Vor dem Rollatorentraining ist Zeit für die Fragen der Seniorinnen und Senioren.
Und was macht man, wenn man auf seinem Weg umdrehen möchte, aber nicht viel Platz vorhanden ist, eine große Kurve zu fahren? "Handbremse", sagt der Trainer und erklärt, dass sich der Rollator bequem auf der Stelle drehen lässt, wenn man nur an einer Seite die Handbremse zieht. Für Renate Wojack hat sich das Training schon deshalb gelohnt, "weil ich gelernt habe, dass ich mit der Bremse spielen kann", erzählt sie. Sie gehe nun mit einem Sicherheitsgefühl nach Hause. Vor allem was das Busfahren angeht. "Das ist ja schon ohne Rollator schwierig." Eine andere Teilnehmerin hatte gedacht, "dass ich den Rollator in den Bus heben muss. Aber jetzt weiß ich, dass ich eigentlich nicht viel zu machen brauche".

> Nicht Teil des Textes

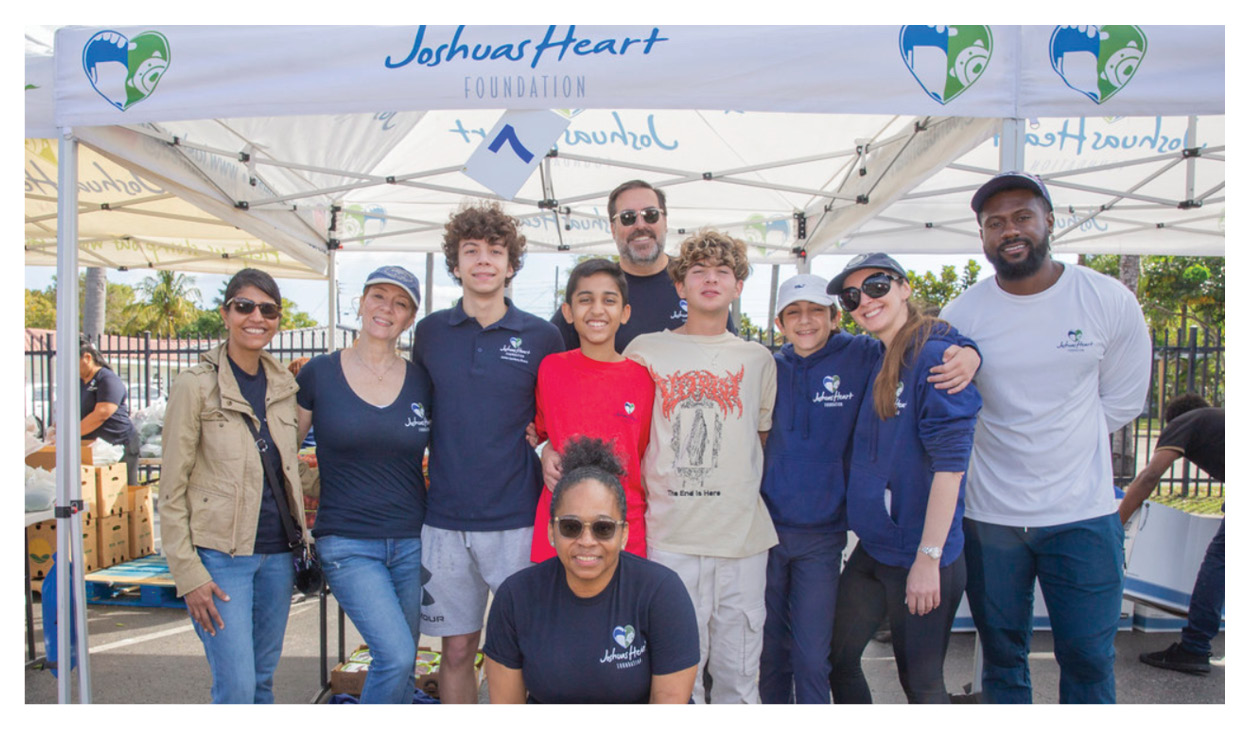 A group of people, both teens and adults, smile together under a tent with Joshua’s Heart Foundation written on it. They are outdoors on a sunny day, wearing casual clothes and foundation-branded shirts, supporting local food banks through donation.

Da ist es wieder, das große Thema. Es störe ihn, sagt Rolf Mazur, dass die Fahrer ihre Busse nicht weit genug herabsenken, wenn jemand mit einem Rollator einsteigen möchte. Ganz zu schweigen davon, dass sie schon losfahren, bevor man sich setzen konnte. Nicht wenige würden gern direkt bei der BSAG an einem Training teilnehmen. Das wird auf dem Betriebshof in Blumenthal demnächst auch angeboten.